Section 4224(c) prohibits, inter alia, insurers from providing, or offering to provide a rebate from the premium or other valuable consideration that is not specified in the annuity contract. The statute also prohibits any insured from knowingly receiving a rebate from the premium, policy fee or valuable consideration that is not specified in the annuity contract. Here, if the insurer paid the inquirer a commission, it would constitute a rebate in violation of Section 4224, since the insurer would, in effect, be returning a portion of the premium to him.

Lastly, the inquirer stated that the fact that he does not have a current license will not deprive the State of any revenue because he is a Pacific Theater combat veteran of World War II and served for three years. Section 2103(j)(11), which applies to insurance agents, provides that "No license fee shall be required of any person who served as a member of the armed forces of the United States at any time, and who shall have been discharged, under conditions other than dishonorable, in a current licensing period, for the duration of such period." Section 2104(f)(2), which applies to insurance brokers, contains an identical provision.

These provisions allow a fee waiver for a person who serves in the armed forces of the United States and is discharged, and then seeks to be licensed for the remainder of an ongoing licensing period that began before such person was discharged. It does not appear from the facts that the inquirer presented that he would qualify for this fee waiver, since he was discharged over sixty years ago. Moreover, no other requirement is waived and he would have to otherwise qualify, including having all education prerequisites.

This opinion is strictly limited to an interpretation of the New York Insurance Law and does not address the tax treatment of exchanges of annuity contracts pursuant to Internal Revenue Code § 1035, as this is outside of the Department's jurisdiction.

For further information you may contact Associate Attorney Pascale Jean-Baptiste at the New York City Office.

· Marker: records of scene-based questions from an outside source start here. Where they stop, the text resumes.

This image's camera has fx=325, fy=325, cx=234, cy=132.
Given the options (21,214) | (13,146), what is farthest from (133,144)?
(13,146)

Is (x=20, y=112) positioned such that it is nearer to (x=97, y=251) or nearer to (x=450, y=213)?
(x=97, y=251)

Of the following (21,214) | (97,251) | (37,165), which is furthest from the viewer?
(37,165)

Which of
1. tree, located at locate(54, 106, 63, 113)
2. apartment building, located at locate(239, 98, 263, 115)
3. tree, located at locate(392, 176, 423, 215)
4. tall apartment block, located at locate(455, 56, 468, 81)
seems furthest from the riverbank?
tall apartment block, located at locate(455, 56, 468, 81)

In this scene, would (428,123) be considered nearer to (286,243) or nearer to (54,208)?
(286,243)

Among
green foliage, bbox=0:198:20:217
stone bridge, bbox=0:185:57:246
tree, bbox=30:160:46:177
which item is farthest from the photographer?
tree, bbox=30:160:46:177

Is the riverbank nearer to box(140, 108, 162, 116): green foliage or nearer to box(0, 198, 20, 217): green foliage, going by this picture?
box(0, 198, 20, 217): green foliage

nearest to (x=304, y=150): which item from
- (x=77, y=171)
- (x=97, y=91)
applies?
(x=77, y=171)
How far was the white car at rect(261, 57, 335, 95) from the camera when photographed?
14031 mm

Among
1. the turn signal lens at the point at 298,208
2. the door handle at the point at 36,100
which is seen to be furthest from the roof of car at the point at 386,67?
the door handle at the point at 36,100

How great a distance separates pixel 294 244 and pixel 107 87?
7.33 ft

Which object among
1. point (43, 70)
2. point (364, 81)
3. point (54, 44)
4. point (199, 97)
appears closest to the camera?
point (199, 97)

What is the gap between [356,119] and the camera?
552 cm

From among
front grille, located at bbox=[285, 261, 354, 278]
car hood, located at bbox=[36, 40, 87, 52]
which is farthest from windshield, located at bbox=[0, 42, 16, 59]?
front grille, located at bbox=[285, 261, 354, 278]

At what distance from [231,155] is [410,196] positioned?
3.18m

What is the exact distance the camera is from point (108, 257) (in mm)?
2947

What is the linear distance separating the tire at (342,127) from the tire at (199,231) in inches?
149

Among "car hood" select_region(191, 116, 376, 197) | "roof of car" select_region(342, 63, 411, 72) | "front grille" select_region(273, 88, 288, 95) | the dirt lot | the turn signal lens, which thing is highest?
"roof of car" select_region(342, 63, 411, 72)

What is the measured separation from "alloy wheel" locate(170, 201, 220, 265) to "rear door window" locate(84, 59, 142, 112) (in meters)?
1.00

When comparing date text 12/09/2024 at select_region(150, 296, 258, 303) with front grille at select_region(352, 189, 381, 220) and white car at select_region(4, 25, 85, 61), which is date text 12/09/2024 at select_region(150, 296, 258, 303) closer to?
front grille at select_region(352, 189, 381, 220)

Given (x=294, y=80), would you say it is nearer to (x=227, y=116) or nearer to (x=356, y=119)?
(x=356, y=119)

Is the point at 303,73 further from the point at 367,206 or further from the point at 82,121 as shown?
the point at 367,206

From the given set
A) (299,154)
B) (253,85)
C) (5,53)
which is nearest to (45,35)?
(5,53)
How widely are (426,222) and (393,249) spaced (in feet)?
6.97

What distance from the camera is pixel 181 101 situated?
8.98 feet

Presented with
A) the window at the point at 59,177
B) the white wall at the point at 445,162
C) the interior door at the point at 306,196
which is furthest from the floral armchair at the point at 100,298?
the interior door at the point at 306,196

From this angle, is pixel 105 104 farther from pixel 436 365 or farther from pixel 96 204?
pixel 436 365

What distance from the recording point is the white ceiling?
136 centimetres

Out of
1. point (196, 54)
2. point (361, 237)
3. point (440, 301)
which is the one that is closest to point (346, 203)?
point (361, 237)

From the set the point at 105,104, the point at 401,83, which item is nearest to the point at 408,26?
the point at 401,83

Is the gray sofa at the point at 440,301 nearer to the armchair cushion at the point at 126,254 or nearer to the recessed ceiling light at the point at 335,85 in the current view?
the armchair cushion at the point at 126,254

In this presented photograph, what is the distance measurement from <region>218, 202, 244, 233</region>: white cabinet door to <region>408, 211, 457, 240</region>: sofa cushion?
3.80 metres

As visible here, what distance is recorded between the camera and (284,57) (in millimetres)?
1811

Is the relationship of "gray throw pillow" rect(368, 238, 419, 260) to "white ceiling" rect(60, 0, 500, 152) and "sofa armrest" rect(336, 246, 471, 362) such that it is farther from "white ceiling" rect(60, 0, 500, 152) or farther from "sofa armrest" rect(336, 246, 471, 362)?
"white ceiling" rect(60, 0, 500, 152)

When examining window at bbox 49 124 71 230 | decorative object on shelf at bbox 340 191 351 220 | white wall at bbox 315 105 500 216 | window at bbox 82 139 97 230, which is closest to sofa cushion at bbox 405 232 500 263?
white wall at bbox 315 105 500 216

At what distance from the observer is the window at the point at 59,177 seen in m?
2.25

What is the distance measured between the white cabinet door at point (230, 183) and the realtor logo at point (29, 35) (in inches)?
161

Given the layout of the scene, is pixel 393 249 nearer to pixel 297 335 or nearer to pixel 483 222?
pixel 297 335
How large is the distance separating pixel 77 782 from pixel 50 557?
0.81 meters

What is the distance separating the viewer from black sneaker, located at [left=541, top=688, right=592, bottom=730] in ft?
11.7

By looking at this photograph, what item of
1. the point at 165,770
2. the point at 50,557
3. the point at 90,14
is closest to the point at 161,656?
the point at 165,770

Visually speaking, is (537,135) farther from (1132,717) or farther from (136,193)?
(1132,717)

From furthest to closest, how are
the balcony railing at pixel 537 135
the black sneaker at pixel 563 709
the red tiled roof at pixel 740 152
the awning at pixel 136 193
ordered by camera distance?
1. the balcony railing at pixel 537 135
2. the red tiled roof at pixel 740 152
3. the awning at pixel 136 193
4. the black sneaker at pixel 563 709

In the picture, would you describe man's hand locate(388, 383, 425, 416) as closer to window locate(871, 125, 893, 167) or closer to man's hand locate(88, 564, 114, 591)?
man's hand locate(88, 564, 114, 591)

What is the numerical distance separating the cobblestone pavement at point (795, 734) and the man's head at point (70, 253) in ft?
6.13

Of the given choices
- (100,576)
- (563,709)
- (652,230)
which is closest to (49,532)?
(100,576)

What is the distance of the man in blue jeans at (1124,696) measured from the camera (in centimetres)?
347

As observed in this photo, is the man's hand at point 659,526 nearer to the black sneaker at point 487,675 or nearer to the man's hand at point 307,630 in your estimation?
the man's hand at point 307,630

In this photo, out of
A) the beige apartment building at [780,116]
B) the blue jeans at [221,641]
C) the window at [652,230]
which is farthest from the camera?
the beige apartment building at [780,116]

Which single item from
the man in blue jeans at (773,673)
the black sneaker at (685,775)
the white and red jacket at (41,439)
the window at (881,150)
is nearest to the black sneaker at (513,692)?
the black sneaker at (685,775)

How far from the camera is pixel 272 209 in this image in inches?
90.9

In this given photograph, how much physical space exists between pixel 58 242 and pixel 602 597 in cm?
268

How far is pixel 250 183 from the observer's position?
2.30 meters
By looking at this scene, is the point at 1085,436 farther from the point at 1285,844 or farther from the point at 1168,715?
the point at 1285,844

1 See N.Y. Comp. Codes R. & Regs. tit. 11, § 51.2 (Regulation 60) (stating, in relevant part, that "the term replacement of a life insurance policy or annuity contract . . . means, except as exempted in section 51.3 of this part, that new life insurance or new annuities are to be purchased and delivered or issued for delivery in New York and it is known to the department licensee that, as part of the transaction, existing life insurance policies or annuity contracts have been or are likely to be: 1) lapsed, surrendered, partially surrendered, forfeited, assigned to the insurer replacing the life insurance policy or annuity contract or otherwise terminated . . .") The Department has previously opined that 1035 exchanges are replacements within the meaning of Regulation 60.